Nachdem ich am letzten Freitag meine Pakete verschifft habe, hatte ich heute das erste mal den Mut, zu prüfen, ob bzw. welche der Nummern auf meinen Kopien tatsächlich meine Sendungsnummern für die Pakete sein könnten. Und in der Tat, ich habe alle beide Pakete gefunden sowohl im Tracking der indischen Post und bei DHL. Eines ist sogar schon in Deutschland beim deutschen Zoll. Das andere scheint in der Abfertigung für den Luftweg noch in Indien.
Das letzte große Abenteuer in Thrangambadi lautete, 2 Pakete Kunst nach Deutschland zurück senden per Post. Vorab gibt es dazu zwei Dinge zu erklären.

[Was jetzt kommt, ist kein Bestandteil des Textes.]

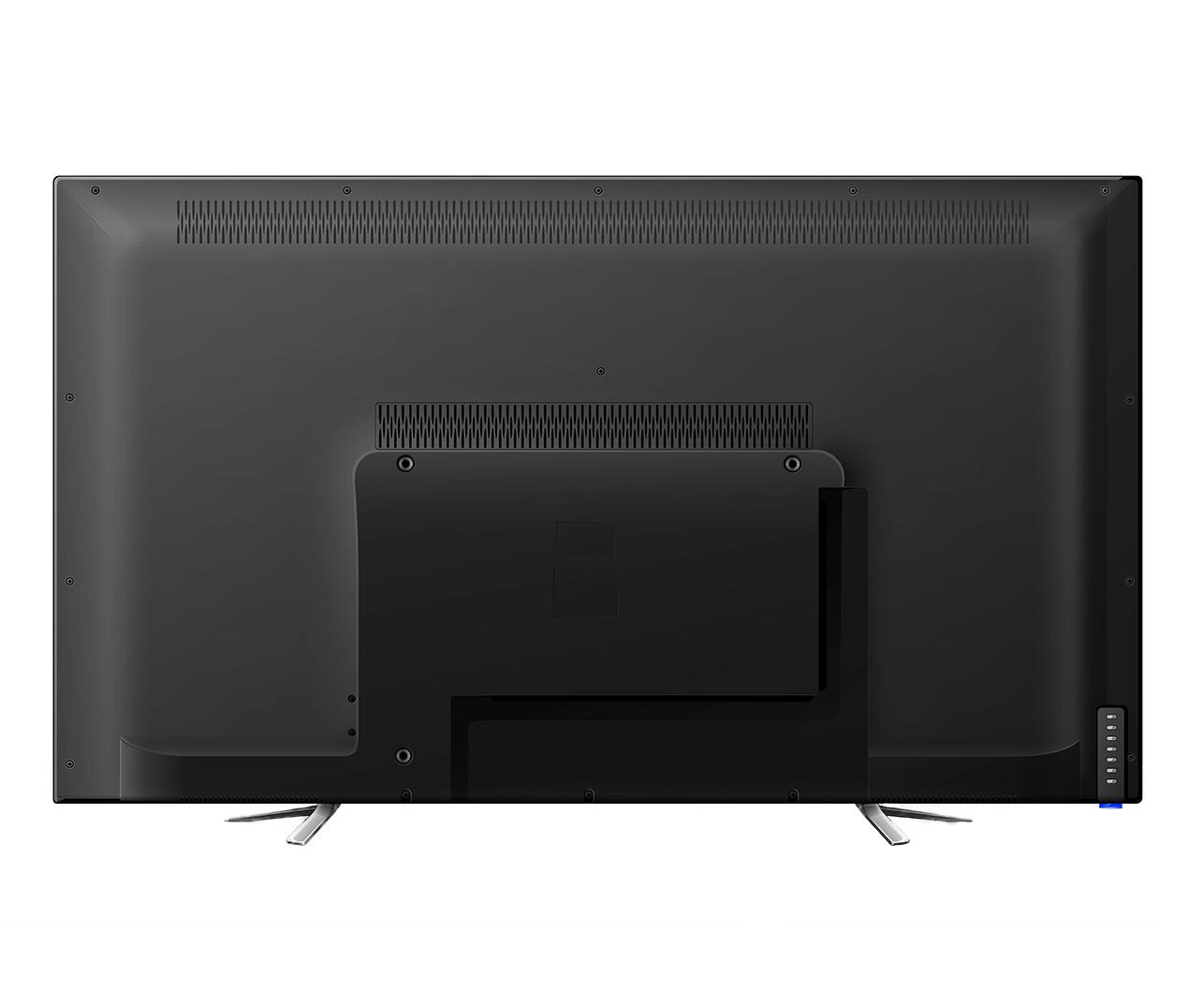 50V型 デジタルフルハイビジョン Wチューナー液晶テレビ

Zum einen: Indien macht oft einen sehr bürokratischen Eindruck, so als ginge alles einen rechtlich vorgeschriebenen, ergo regelgeleiteten und damit strukturierten Weg. Dieser dauert allerdings undurchsichtig lange, es muss viel Papierkrieg erledigt werden. Alles was am besten mehrfach gestempelt und gegengeprüft werden kann, macht einem guten, wichtigen Eindruck und verschafft allen Beteiligten eine ordnungsgemäße Aufgabe und persönliche Wichtigkeit. Auch jenseits meiner Sprachbarriere wird damit alles oft so kompliziert, dass ganz allgemein viel telefoniert werden muss. Ich glaube, es gibt kein zweites Land auf der Welt, wo die Leute so viel telefonieren. Alle hängen quasi durchgehend am Phone und organisieren irgendwas rum, halten Rücksprache, fragen irgendwo nochmal nach… Und wenn man unter irgendeiner Begründung weggeschickt wird, um bitte morgen wiederzukommen, ist das meist kein gutes Zeichen. Ich habe den Eindruck, die andere Person hofft einfach, man löse seine Probleme woanders und käme gar nicht mehr. Pläne sind in der Regel dazu da, verworfen zu werden, aber nicht ohne sie zuvor ausführlich erörtert zu haben. Das heißt planen, umplanen und dann das machen, was sich ergibt. Wenn man jedoch beharrlich bleibt (und sei es nur Begriffsstutzigkeit wie in meinem Fall), gibt es am Ende eine überraschende Wendung in Form einer aus meiner Sicht total schlampigen Lösung jenseits aller Vorschriften. Die „funktioniert“ dann zumindest insofern „ergebnisorientiert“, dass man einen langwierigen Prozess irgendwie zu einem Abschluss bringt.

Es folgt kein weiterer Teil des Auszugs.